A reception-verification letter signed by William Bruring in 1975 gave December 6, 1966, as the date WWLA went on the air. The FCC issued the station's first license on December 20, 1967, specifying 100,000 watts ERP and 540 feet HAAT.

WWLA initially programmed beautiful music, according to a later station retrospective. In August 1974, Billboard still characterized WWLA-FM as a beautiful-music operation but reported that it was scheduling oldies throughout the day and more current music during the evening; program director Gary DeMaroney said its playlist included 30 current records. The station retrospective dated WWLA's conversion to a Top 40 format to 1974 and stated that it was using the "LA-93" name by early 1976.

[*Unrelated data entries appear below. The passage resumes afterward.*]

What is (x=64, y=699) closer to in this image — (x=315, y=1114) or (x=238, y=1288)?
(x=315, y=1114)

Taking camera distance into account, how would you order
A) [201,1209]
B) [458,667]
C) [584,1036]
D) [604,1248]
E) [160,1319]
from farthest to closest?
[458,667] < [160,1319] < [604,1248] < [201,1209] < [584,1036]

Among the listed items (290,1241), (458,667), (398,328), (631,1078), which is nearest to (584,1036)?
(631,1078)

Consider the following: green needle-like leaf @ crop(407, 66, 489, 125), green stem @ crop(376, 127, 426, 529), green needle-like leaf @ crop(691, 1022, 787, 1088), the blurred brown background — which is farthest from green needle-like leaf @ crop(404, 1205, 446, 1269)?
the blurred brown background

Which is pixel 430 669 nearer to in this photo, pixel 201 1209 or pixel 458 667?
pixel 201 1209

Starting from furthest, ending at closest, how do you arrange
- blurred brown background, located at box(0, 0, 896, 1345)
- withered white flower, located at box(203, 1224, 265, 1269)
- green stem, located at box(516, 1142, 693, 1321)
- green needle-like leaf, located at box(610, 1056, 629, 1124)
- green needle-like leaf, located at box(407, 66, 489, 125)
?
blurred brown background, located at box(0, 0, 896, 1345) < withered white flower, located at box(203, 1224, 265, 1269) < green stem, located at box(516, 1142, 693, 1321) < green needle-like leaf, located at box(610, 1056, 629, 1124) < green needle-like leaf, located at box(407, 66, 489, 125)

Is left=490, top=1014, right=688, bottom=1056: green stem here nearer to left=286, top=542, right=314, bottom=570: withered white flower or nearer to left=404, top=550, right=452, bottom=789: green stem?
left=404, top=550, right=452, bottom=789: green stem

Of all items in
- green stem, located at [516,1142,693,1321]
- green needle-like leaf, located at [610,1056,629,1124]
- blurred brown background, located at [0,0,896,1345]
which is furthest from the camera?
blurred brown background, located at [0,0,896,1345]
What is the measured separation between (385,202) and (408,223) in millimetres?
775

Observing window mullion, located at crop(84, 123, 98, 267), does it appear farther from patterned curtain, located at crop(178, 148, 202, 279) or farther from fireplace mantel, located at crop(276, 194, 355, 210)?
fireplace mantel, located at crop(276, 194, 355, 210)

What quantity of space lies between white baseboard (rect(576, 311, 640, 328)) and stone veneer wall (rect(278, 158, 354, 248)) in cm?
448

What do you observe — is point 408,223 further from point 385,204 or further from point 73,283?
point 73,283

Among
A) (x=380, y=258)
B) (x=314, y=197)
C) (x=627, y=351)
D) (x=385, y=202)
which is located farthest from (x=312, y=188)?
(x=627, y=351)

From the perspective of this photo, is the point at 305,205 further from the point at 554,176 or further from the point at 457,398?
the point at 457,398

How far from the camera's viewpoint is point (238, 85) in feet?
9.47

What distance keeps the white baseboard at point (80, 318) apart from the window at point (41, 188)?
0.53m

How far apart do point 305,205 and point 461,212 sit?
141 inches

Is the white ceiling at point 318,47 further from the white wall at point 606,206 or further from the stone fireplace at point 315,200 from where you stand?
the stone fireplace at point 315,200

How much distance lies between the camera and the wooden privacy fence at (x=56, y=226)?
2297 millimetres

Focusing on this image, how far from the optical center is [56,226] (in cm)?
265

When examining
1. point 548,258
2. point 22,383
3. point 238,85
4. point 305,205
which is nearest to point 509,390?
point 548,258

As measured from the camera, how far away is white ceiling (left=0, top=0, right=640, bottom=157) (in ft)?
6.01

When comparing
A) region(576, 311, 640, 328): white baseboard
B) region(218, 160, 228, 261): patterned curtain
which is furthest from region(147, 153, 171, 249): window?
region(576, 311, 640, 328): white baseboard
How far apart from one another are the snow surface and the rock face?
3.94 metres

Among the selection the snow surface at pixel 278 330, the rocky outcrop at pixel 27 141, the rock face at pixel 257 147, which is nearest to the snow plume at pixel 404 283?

The FCC received an application on March 15, 1976, to assign WWLA's license from the Brurings to Family Radio, Inc., owner of the separately licensed WIZM on 1410 AM. Broadcasting reported that the transaction had been announced on March 24 and valued it at $250,000 plus a $48,000 noncompetition agreement; the filing attributed the sale to William Bruring's health. The FCC granted the assignment on May 20, and it became effective on June 15. The commission granted a move of the main studio to County Trunk B in Medary on June 17, and the call sign became WIZM-FM on July 6. According to the station retrospective, Family Radio adopted the "Z-93" name following the acquisition.

In 1982, WIZM-FM sought authority to relocate its transmitter, increase its antenna height to approximately 1,021 feet (311 m) HAAT and alter its transmitter power output; the application was announced on August 20. The FCC granted the construction permit on November 17. By 1988, FM Atlas and Station Directory listed WIZM-FM as "Z-93", operating with 100,000 watts ERP and 311 m HAAT.

On February 12, 2013, WIZM-FM's morning program played a recording of a false Emergency Alert System warning about a "zombie attack" that had been broadcast in Montana. Because WIZM-FM was the local primary Emergency Alert System station, the recording's alert tones activated equipment at television station WKBT-DT, which automatically relayed the false message and the radio hosts' laughter. WIZM-FM manager Brian Michaels apologized for the broadcast, while WKBT adjusted its alert equipment to reduce the possibility of a recurrence. In a 2016 rulemaking notice, the FCC described WIZM-FM's triggering of the television station's alert system as inadvertent.

The FCC renewed Family Radio's license on November 20, 2020, identifying the station as WIZM-FM, Facility ID 20665, on 93.3 MHz at La Crosse. In July 2026, the station's website identified the operation with Mid-West Family La Crosse and used the Z93 name for its hit-music programming.